_TRECHO DA PÁGINA_
_ _ _ _
Freud, traduções do mundo, leituras inacabadas

Quem não narra sua história está escondido do mundo. Talvez, tenha medo de revelações e fuja de encontros. Cada um se projeta no meio das dúvidas, mas a conversa é fundamental para compreender os desacertos e formular outras rotas. As ambições circulam, a sociedade corre atrás das novidades, há buscas que são permanentes. Narrando as histórias continuamos navegando no tempo, reconhecendo pertencimentos e refazendo valores. Sabemos que as imobilidades atrapalham. Contar a vida ajuda a decifrar enigmas, porém há sempre algo que não se concluiu e os riscos inesperados. Mesmo inconformados traçamos possíveis saídas para as interrogações cotidianas.

O mundo pede traduções. Os enganos aparecem , somos exagerados ou alimentamos covardias. Nem tudo tem visibilidade. As leituras freudianas nos alertaram para muitas coisas. O desejo vai e vem com desenhos esquisitos e surpresas. Não construímos controles completos, os caminhos possuem curvas e abismos. No entanto, precisamos formular gramáticas e geometrias. As imprecisões assustam, porque as assombrações e as bruxas não cedem seus lugares. Há quem não acredite em fantasias, prefiram o concreto, mergulhem nas objetividades. E o inconsciente não existe, é apenas um delírio dos psicanalistas? As realidades dominam  o querer e fixam as memórias?
_ _ _ _
_INFORMAÇÕES REGISTRADAS_
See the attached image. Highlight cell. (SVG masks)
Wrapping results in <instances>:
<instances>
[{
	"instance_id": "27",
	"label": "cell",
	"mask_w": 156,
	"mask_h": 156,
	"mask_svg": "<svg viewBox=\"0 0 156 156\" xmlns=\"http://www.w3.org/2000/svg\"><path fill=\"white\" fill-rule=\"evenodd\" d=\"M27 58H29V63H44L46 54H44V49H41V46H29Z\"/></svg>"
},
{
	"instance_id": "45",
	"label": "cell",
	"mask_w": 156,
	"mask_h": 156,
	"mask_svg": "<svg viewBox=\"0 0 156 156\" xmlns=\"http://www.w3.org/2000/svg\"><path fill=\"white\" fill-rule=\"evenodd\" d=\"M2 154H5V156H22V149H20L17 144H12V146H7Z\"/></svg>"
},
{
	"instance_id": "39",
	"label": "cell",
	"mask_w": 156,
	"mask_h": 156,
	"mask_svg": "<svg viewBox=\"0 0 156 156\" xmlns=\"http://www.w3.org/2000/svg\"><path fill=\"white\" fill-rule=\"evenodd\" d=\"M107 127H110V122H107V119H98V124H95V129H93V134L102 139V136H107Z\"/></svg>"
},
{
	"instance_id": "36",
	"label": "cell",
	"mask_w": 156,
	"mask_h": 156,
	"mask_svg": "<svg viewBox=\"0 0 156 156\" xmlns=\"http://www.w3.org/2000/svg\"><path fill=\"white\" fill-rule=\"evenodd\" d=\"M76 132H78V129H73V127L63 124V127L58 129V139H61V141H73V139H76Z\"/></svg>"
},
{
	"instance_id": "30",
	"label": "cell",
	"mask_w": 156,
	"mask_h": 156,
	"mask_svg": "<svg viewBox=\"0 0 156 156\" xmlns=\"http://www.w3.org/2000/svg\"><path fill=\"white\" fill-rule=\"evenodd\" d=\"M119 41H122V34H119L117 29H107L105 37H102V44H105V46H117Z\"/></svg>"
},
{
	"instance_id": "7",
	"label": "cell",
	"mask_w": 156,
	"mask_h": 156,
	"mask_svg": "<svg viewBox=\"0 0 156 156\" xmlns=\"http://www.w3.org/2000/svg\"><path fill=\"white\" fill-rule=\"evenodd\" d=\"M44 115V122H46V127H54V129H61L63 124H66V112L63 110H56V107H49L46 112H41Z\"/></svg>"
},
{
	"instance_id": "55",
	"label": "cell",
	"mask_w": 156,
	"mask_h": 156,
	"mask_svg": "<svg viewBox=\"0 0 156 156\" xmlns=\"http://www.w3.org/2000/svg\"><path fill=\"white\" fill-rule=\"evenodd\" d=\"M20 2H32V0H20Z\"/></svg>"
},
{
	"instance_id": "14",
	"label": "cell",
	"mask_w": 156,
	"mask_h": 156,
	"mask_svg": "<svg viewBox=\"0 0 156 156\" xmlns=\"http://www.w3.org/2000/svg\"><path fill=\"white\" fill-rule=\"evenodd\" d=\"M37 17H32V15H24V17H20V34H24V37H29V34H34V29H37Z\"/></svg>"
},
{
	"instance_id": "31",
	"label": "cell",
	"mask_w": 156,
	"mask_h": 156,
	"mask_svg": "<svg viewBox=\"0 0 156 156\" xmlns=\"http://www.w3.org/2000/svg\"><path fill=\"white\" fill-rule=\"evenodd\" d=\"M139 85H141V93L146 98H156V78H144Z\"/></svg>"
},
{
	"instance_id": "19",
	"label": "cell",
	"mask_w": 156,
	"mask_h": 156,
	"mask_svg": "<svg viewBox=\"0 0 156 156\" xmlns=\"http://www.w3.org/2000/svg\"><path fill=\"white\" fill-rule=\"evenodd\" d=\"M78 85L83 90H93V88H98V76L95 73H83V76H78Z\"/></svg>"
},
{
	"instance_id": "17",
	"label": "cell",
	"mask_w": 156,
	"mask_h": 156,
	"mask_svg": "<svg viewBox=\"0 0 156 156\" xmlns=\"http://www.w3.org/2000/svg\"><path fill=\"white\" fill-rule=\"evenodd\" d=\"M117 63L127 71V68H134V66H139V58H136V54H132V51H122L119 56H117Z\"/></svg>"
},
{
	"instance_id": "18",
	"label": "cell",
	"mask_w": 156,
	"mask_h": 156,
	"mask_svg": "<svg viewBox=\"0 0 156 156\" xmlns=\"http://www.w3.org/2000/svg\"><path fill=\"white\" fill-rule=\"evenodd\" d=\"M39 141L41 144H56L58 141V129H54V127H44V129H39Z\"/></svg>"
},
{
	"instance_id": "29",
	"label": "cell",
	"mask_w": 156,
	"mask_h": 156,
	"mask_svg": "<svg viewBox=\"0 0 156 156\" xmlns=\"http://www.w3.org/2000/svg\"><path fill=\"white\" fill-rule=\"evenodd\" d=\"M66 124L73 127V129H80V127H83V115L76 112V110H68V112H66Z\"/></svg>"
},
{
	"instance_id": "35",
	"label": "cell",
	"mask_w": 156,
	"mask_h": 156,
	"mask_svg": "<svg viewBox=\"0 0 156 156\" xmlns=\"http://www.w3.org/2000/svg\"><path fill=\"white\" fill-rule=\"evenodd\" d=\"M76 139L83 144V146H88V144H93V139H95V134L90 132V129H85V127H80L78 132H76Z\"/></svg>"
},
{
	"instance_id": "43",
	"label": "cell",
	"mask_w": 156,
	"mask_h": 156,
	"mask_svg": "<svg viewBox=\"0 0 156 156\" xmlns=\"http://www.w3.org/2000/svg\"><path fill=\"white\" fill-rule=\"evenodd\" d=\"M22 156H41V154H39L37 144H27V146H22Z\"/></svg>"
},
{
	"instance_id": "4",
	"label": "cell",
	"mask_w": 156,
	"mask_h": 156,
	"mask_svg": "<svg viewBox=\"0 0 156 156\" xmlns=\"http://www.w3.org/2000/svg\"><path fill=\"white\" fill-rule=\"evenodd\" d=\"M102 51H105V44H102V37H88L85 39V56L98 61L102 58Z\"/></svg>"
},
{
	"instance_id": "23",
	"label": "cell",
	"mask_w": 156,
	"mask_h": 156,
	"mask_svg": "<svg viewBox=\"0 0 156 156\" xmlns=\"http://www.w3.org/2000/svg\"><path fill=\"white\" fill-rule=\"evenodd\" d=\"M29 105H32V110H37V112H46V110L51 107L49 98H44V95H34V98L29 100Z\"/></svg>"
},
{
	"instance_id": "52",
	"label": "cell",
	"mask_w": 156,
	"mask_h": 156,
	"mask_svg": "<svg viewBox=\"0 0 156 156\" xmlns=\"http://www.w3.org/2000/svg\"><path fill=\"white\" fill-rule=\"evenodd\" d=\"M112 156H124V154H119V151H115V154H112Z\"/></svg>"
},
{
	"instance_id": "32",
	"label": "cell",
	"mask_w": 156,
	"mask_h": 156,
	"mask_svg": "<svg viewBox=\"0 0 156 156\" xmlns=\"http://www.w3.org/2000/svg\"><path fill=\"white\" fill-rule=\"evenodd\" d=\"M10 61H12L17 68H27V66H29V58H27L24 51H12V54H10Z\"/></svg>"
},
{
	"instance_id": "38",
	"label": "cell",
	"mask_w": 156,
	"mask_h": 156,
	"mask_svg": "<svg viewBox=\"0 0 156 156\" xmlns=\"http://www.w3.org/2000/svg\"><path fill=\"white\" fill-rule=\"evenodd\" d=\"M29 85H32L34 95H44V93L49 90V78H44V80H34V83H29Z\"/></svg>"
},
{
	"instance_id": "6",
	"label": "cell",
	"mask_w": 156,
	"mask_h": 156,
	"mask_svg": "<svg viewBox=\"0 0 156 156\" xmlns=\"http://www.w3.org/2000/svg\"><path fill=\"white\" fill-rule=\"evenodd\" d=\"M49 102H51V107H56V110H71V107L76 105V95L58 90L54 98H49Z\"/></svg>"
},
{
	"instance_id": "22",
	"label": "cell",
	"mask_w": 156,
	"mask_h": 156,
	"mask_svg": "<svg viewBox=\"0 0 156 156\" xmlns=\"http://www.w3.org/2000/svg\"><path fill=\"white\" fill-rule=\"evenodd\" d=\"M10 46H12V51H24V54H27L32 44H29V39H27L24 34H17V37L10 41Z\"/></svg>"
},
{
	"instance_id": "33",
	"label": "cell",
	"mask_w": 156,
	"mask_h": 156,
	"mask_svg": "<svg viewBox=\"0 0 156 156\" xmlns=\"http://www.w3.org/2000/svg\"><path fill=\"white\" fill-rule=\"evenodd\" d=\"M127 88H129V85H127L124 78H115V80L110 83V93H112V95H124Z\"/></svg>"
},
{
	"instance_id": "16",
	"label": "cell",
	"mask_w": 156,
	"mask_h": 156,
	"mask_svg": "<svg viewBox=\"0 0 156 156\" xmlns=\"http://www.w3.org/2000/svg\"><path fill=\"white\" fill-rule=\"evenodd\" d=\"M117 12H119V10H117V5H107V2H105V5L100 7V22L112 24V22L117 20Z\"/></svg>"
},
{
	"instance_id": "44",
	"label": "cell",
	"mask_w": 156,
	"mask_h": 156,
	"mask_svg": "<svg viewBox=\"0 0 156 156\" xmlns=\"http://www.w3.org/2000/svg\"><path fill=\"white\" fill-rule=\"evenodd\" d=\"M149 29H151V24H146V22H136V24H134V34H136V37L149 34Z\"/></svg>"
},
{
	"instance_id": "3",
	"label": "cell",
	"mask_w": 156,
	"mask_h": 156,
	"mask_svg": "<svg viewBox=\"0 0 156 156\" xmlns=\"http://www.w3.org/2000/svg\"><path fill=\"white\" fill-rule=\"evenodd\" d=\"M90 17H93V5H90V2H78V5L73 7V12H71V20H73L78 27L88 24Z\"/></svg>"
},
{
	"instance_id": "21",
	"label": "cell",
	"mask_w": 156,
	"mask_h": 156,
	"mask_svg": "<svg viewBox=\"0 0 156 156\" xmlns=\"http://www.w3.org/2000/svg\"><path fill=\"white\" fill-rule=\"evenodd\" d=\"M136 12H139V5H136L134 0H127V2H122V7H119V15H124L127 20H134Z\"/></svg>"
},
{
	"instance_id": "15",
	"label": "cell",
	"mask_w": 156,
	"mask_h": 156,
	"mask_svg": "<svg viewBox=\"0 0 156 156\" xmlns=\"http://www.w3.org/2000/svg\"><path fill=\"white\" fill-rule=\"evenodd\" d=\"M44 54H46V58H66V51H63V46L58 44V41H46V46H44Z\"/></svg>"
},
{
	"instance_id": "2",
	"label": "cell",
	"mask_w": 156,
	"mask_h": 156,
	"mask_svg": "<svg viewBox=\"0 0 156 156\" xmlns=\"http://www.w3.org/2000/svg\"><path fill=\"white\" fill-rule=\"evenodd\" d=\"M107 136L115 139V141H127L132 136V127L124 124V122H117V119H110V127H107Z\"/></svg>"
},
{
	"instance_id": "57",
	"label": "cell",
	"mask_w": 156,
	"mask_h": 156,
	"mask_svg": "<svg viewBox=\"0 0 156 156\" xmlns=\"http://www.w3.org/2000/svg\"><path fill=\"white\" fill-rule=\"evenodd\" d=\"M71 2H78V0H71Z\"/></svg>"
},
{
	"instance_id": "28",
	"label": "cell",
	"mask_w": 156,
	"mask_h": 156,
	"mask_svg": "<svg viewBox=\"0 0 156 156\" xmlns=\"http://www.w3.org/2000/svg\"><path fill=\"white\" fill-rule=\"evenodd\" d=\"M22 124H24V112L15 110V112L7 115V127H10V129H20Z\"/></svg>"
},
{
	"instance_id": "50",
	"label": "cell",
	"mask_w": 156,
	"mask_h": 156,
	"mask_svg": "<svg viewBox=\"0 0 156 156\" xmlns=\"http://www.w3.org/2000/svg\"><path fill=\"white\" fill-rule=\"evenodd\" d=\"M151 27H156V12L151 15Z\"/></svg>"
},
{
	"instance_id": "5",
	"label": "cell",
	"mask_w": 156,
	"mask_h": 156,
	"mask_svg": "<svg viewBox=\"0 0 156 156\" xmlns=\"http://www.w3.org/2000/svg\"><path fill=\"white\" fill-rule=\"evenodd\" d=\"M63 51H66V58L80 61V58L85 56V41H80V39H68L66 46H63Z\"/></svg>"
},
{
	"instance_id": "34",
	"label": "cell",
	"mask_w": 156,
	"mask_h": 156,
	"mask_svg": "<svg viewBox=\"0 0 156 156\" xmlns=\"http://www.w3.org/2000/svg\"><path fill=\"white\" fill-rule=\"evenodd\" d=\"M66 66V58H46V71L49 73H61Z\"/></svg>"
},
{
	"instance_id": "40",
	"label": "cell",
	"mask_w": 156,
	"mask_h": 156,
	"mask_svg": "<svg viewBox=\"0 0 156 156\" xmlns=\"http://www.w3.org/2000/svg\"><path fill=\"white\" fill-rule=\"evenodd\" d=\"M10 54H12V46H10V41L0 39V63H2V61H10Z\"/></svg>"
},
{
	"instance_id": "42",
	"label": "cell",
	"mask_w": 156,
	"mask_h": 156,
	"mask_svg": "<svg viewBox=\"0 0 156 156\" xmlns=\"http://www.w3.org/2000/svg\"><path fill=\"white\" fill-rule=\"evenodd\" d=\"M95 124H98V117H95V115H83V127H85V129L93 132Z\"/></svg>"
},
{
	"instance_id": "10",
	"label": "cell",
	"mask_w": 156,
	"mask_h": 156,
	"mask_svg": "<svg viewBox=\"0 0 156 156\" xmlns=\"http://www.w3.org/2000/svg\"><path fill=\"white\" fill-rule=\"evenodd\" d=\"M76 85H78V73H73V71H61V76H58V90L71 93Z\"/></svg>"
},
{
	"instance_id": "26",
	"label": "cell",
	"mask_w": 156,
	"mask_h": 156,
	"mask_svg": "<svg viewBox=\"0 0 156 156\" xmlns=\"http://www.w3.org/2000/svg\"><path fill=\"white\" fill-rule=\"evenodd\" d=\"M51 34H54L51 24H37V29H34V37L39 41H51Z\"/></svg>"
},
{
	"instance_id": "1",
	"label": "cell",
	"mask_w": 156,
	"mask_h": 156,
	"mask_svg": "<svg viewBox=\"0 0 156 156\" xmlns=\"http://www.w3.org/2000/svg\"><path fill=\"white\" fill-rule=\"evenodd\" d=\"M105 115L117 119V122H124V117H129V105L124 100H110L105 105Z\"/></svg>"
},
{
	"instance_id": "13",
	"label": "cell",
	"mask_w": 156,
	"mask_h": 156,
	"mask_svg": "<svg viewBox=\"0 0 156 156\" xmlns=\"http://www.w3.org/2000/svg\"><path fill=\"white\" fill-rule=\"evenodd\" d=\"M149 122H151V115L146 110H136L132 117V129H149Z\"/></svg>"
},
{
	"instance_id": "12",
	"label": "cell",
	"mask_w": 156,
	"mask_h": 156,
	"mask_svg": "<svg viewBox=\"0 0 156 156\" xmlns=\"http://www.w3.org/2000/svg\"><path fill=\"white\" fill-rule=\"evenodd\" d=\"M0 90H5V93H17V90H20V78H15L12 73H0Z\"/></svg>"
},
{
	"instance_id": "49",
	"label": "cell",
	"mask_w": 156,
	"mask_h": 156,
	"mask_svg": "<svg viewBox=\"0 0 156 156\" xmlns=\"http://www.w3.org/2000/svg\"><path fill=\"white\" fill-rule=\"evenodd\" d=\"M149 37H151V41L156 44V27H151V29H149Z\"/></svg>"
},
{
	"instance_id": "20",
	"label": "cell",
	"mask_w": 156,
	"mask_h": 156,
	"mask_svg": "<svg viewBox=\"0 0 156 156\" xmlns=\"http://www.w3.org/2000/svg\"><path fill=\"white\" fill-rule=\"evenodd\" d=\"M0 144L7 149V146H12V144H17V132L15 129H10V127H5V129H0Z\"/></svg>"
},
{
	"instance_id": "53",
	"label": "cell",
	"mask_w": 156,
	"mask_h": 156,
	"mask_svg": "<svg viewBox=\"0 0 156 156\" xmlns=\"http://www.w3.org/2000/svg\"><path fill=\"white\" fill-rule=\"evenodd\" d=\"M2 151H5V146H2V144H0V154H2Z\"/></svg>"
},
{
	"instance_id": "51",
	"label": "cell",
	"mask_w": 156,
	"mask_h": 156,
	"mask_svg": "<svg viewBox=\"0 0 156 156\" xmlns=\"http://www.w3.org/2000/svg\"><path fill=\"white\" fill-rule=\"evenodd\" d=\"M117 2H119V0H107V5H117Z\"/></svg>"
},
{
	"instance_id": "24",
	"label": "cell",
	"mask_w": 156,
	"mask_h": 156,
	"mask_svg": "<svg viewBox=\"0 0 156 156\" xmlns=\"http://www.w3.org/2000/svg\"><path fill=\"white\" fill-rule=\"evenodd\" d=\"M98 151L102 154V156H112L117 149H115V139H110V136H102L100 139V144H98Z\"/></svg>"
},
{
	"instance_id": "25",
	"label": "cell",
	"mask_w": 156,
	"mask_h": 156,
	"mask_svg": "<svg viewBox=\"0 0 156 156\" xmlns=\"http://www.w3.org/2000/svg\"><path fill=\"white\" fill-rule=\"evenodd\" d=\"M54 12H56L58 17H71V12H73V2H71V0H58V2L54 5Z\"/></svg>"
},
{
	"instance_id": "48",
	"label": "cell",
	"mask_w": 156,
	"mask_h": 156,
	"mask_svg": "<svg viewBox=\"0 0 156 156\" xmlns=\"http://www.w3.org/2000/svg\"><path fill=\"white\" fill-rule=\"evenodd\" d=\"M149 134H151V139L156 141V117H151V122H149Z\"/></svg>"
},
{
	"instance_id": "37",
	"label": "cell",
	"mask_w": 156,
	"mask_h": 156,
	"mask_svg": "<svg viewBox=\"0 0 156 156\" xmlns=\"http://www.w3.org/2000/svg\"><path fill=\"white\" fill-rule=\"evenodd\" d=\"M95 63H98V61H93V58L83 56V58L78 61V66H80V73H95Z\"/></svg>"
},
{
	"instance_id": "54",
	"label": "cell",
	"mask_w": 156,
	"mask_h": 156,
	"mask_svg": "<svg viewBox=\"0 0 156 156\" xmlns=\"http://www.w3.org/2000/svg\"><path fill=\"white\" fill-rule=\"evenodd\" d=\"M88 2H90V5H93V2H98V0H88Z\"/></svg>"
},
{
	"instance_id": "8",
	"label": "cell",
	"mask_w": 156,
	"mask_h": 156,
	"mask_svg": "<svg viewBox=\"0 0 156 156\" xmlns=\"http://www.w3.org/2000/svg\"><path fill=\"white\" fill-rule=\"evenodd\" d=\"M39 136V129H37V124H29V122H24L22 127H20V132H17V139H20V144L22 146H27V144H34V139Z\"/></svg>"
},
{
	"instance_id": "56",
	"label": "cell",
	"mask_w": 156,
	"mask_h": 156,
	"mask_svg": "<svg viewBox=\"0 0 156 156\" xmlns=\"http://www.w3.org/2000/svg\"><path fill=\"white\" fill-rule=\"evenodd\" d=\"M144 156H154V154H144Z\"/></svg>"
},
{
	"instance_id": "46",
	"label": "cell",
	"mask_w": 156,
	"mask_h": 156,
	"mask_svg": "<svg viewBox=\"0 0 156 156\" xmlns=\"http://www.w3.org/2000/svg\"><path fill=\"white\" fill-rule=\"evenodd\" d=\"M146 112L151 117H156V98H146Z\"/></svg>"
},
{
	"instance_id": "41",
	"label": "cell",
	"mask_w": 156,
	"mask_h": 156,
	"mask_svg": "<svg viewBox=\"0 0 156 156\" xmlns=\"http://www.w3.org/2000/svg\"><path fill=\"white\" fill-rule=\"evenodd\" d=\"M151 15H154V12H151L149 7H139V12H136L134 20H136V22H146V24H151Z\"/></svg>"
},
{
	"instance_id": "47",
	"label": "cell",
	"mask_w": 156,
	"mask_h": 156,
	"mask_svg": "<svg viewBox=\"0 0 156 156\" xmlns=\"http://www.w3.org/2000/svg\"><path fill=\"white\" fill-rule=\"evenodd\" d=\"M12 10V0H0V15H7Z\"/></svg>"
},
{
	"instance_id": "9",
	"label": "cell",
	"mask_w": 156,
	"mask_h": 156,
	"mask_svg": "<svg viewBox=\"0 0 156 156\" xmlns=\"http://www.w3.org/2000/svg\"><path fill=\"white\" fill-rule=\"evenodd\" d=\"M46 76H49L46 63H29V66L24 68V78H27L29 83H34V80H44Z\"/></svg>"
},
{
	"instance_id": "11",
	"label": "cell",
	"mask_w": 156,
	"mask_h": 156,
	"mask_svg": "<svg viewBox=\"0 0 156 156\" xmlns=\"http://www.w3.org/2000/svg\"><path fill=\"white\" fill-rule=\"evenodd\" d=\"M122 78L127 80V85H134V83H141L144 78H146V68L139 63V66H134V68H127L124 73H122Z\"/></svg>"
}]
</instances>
_ _ _ _
_PROBLEMAS A RESOLVER_
1 > Segundo o trecho da página sobre Freud e as traduções do mundo, quem está escondido do mundo?
2 > Dê a continuação do texto sobre Freud e as leituras inacabadas, a partir da última frase apresentada.

_RESPOSTAS POR ITEM_
1 > Quem não narra sua história.

2 >
A minha leitura do mundo assanha inquietudes. Sei que as utopias necessitam de fôlego. Se o coletivo não criar  rebeldias, estaremos perdidos na lógica capitalista. Tudo é acumular, consumir, financiar, competir? Esses verbos ocupam lugares importantes nas decisões públicas e na comemoração dos individualismos poderosos. Não vivemos num totalitarismo, contudo não esqueçamos que as tecnologias nos cercam. Ficamos embriagados pelo feitiço das máquinas. Marcuse discutia sobre as opressões de uma sociedade unidimensional. Penso que ela tem se fortalecido com uma sutileza espantosa. Os rebeldes de 1968 já adivinhavam o crescimento desmesurado da burocracia. Os meios de comunicação sufocam, muitas vezes, com repetições vazias.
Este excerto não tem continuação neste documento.